AI not only helps in solving support tickets but also improves the overall customer experience by ensuring customers buy the product they need, hence reducing the number of returns and exchanges.

For example, Sephora uses an AI virtual advisor that provides personalised product recommendations based on the customer’s skin type, preferences, and purchase history. It increases online sales and repeat purchases by 20% as AI helps customers find their perfect match using personalised recommendations.

Similarly, marketplaces like Amazon also use AI algorithms to personalise product recommendations based on customers’ browsing and purchase histories. This not only drives sales but it also improves the customer experience by providing relevant and useful suggestions.

Sentiment Analysis

Not every form filled by the customer has the same sentiment; hence, a company must understand how a customer feels when interacting with them. AI Sentiment Analysis helps companies analyse customer reviews, feedback, and complaints to understand the overall sentiment of their customers. This can help companies identify areas of improvement as and when needed, leading to better customer satisfaction and retention.

For example, Motel Rocks uses Zendesk’s Advanced AI to enhance its customer service operations, including prioritising distressed customers through sentiment analysis. The system assigns emoticon-based mood indicators (e.g., very negative, negative, neutral, positive, very positive) to incoming customer queries. This allows the team to identify and prioritise issues requiring immediate attention quickly. For example, if multiple tickets indicate dissatisfaction with late deliveries, the team can promptly investigate and resolve the root cause.

This integration has led to a 9.44% increase in customer satisfaction (CSAT) and a 50% reduction in ticket volume, as many inquiries are deflected through AI-driven self-service options. The sentiment analysis also enables the team to turn negative interactions into positive outcomes, with around 70% of initially dissatisfied customers leaving positive reviews after their issues are resolved.

Bottom-Line?

AI is now an integral part of customer service, powering chatbots, predictive analytics, AI voice agents for a more personalized experience and sentiment analysis to understand customers’ overall satisfaction.
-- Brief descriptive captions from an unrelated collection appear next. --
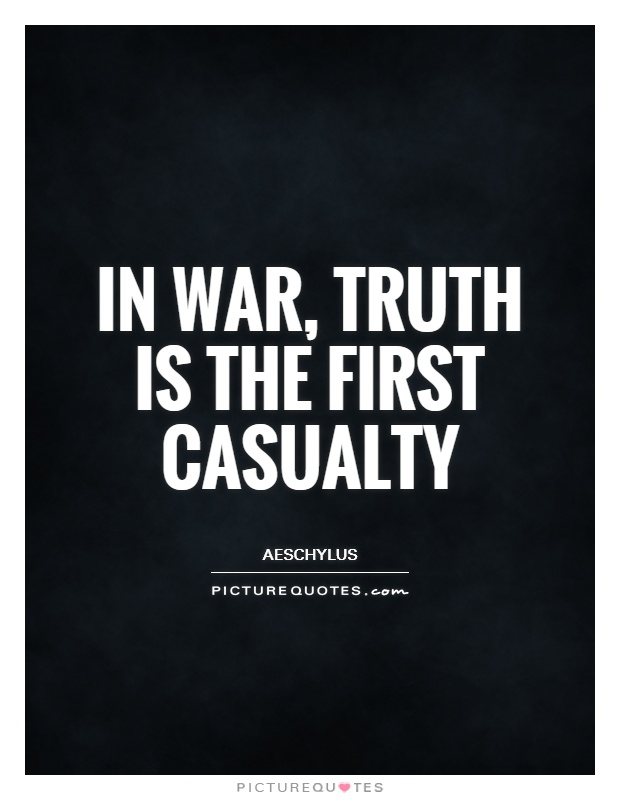 In war, truth is the first casualty Picture Quote #1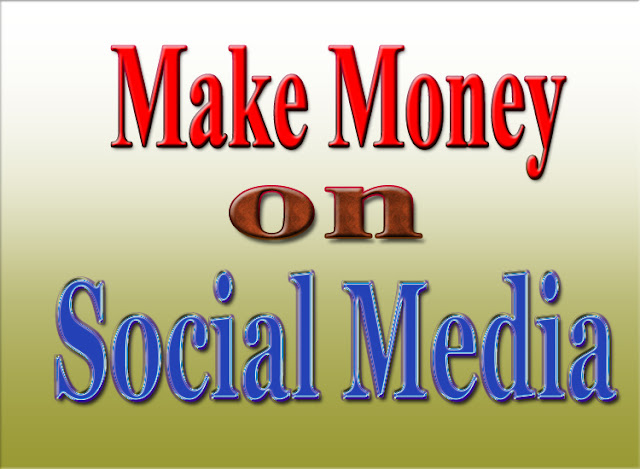 7 Interesting Ways to Make Money From Social Media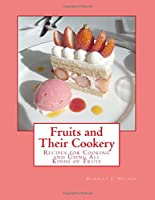 Fruits and Their Cookery: Recipes for Cooking and Using All Kinds of Fruit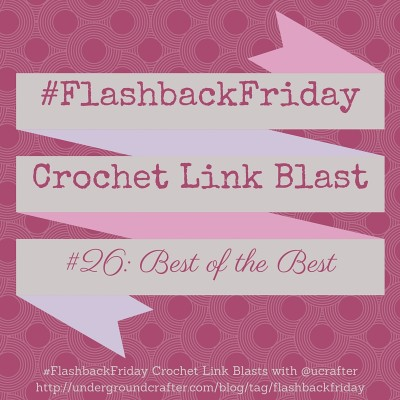 Best of the Best Crochet Link Blast Free Crochet Pattern Roundup by Underground Crafter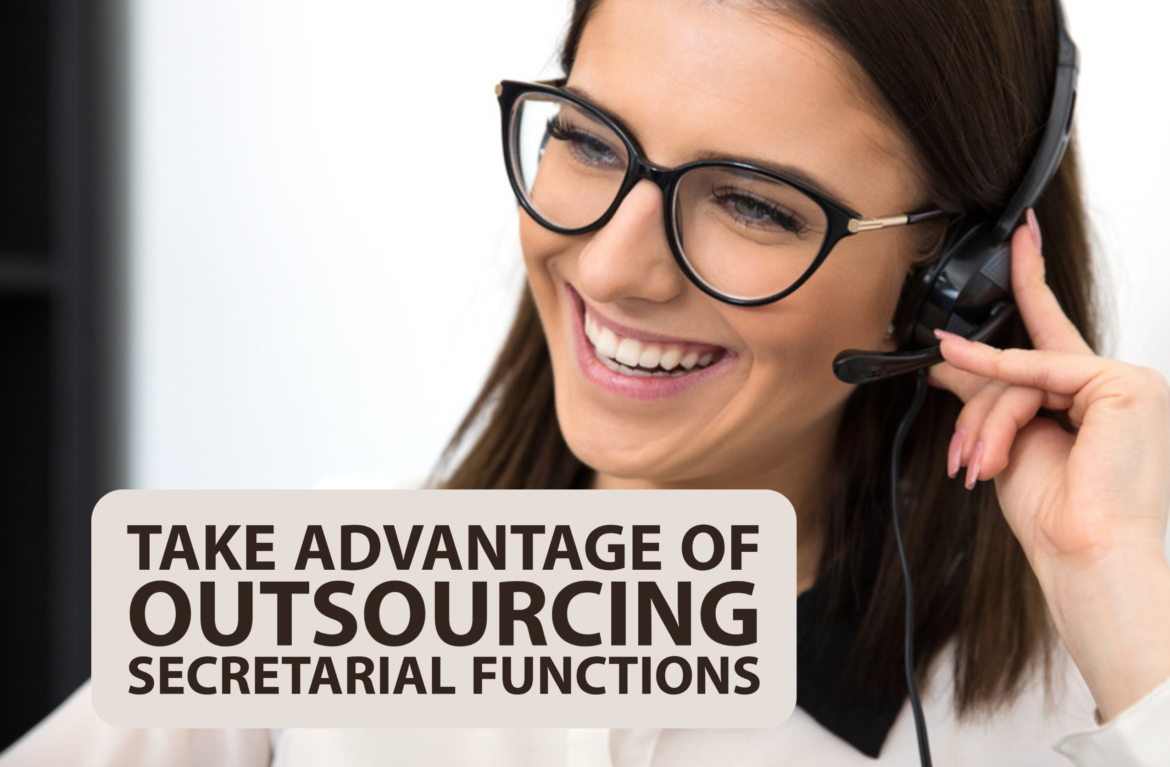 Take Advantage of Outsourcing Secretarial Functions
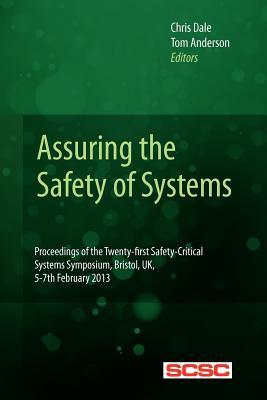 Assuring the Safety of Systems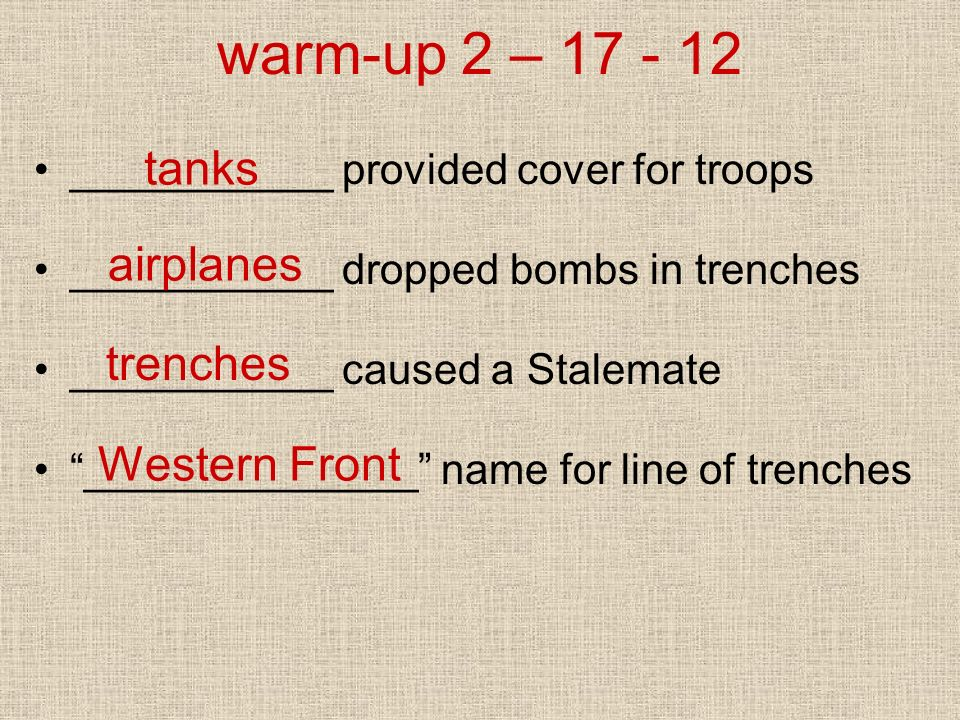 warm-up 2 – 17 - 12 tanks airplanes trenches Western Front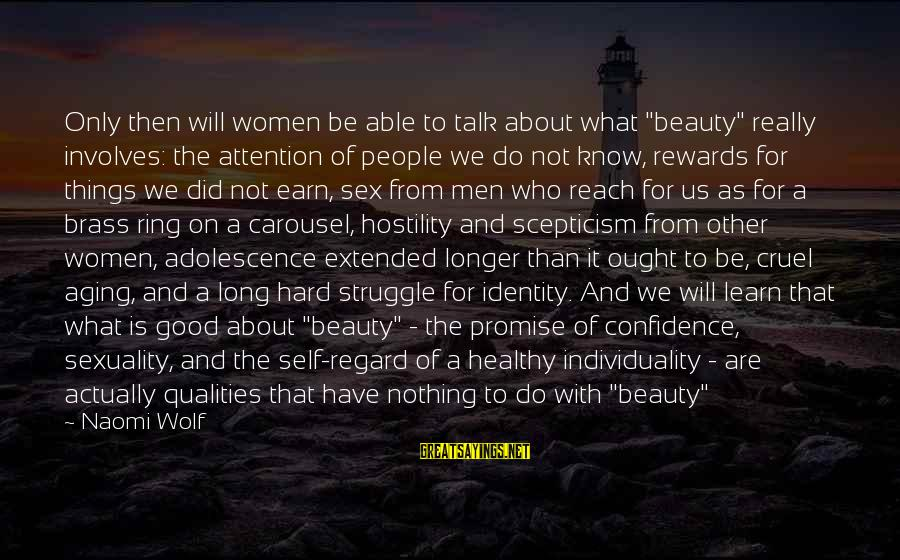"""Beauty Myth Sayings By Naomi Wolf: Only then will women be able to talk about what """"beauty"""" really involves: the attention"""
The result is not just an increase in operational efficiency but also improved customer engagement, loyalty and satisfaction. As we move forward, the role of AI in customer service will only continue to grow – leading towards a future where humans and AI work together to provide superior experiences for customers. With advancements in AI technology, the possibilities are endless for providing exceptional customer support while continuously evolving to meet changing needs and demands. Companies that embrace and integrate AI into their customer service strategies will have competitive advantages over those that do not – resulting in long-term success and growth.